O princípio DRY ("não se repita") busca reduzir a duplicação de código e os problemas de manutenção resultantes, mas quando é mal aplicado aumenta o acoplamento e atrapalha a leitura do código. Conheça a opinião de vários especialistas sobre o princípio, suas aplicações e armadilhas.

DRY é uma abreviação para o inglês Don't Repeat Yourself, "Não se Repita". É o primeiro princípio do desenvolvimento de software mencionado por Andy Hunt e Dave Thomas no clássico livro O Programador Pragmático: de aprendiz a mestre. O princípio declara que:

Cada parte do conhecimento deve ter uma representação única, não ambígua e definitva dentro do sistema.

Nesse contexto, Hunt enfatiza o impacto negativo da duplicação e consequentemente a importância de usar DRY, no wiki do repositório de padrões de Portland:

A duplicação (seja ela acidental ou proposital) pode levar a pesadelos de manutenção, além de atrapalhar a refatoração e gerar contradições lógicas.

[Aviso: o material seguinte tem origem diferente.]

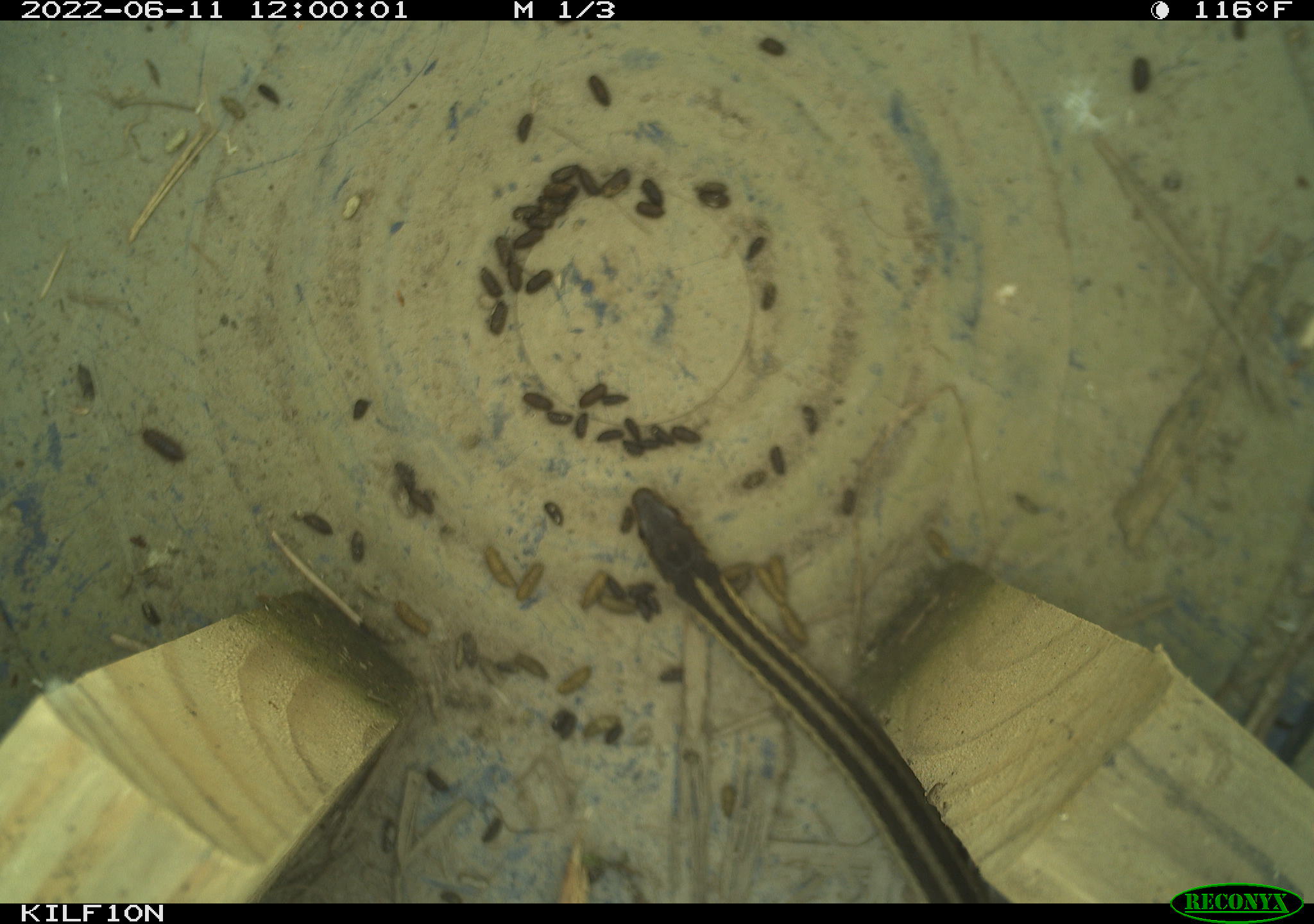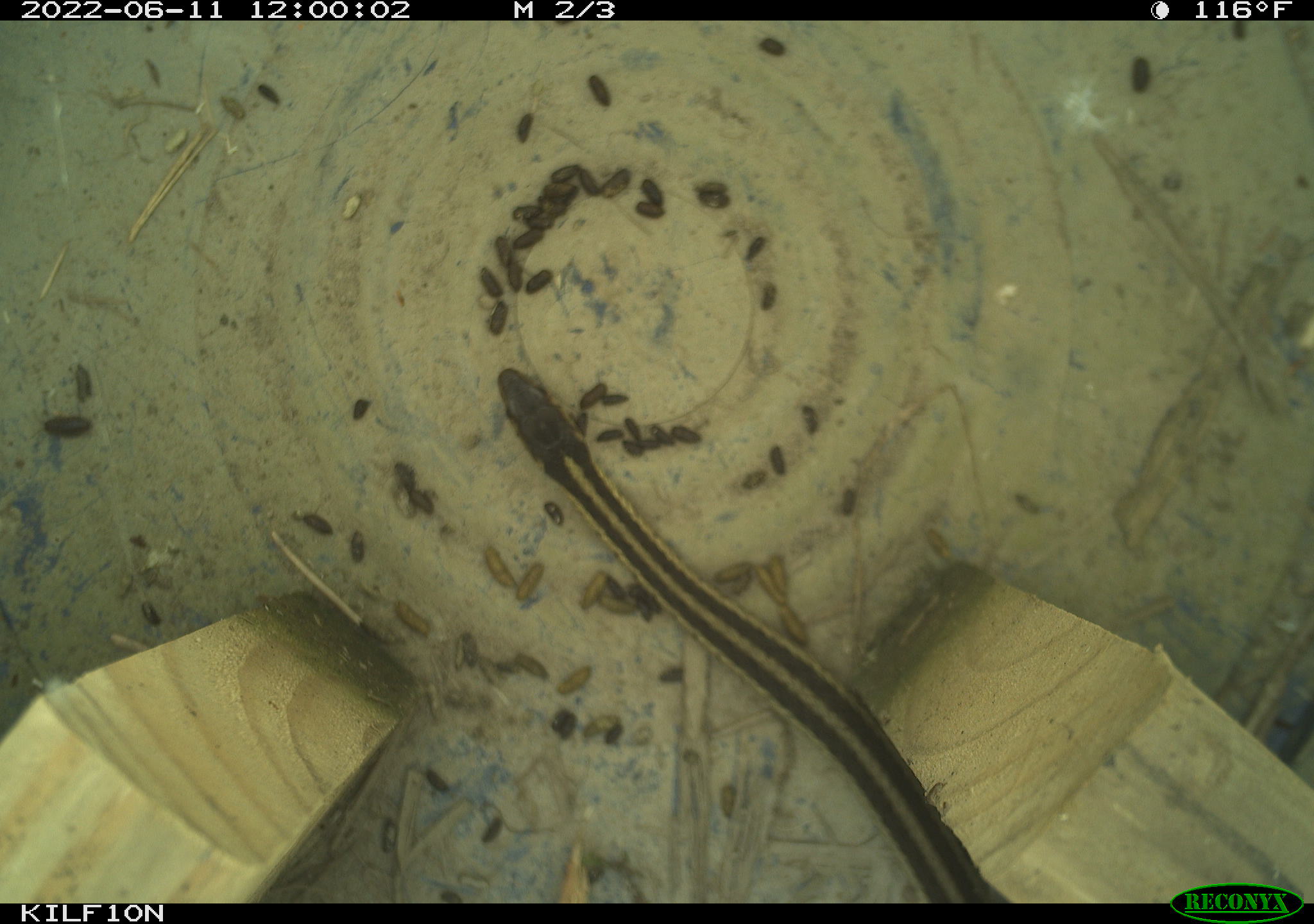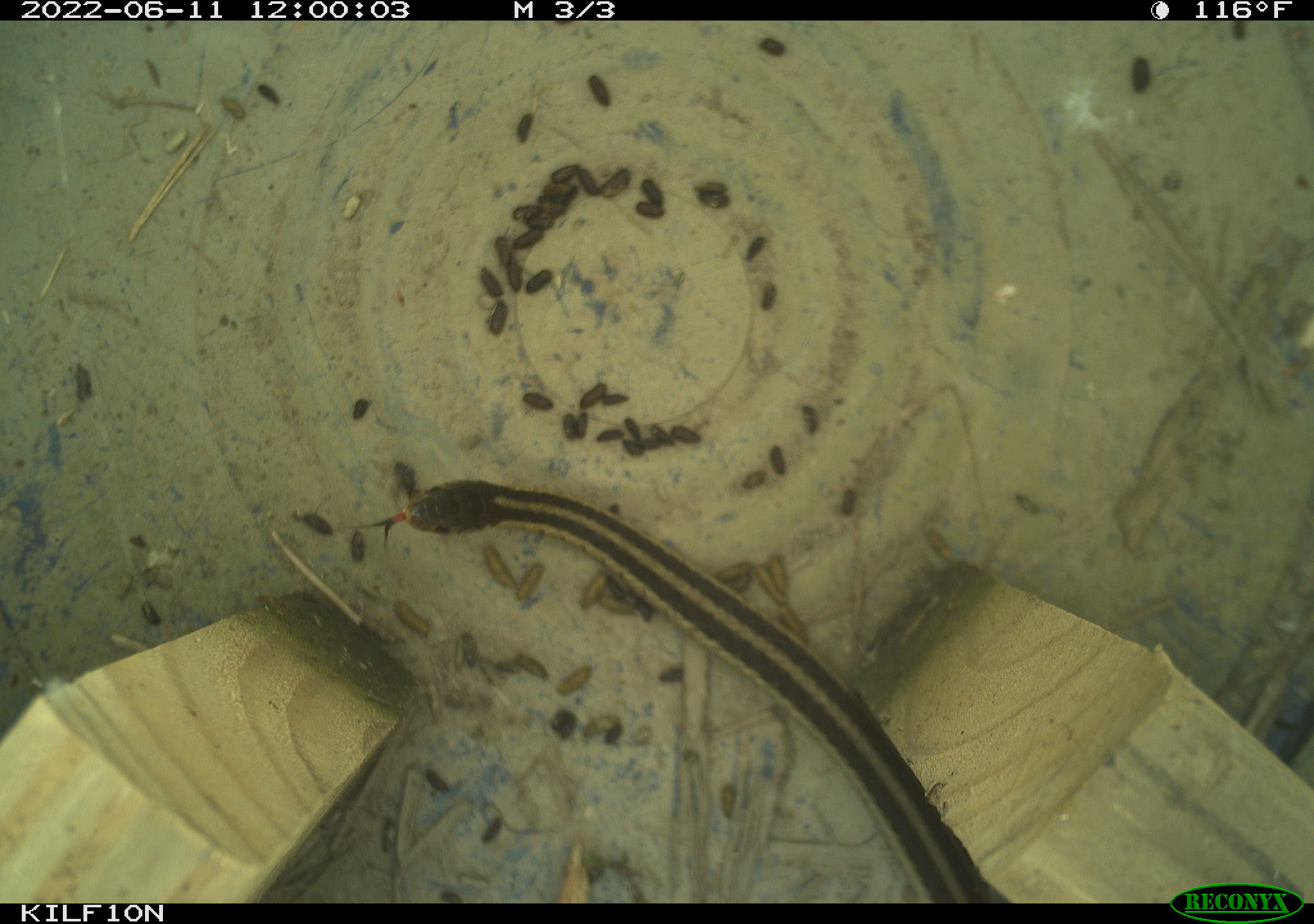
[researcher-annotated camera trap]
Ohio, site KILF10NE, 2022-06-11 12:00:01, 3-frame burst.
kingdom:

A duplicação e a possibilidade de contradições podem surgir em qualquer lugar: na arquitetura, em requisitos, código ou documentação. Os efeitos podem variar desde falhas de implementação de código, à confusão dos desenvolveres; até a falha completa do sistema.

Pode-se argumentar que a maior dificuldade na remediação do problema do Ano 2000, veio da falta de uma simples abstração de datas dentro de um sistema; o conhecimento das datas e o seu tratamento eram espalhado por muitas partes.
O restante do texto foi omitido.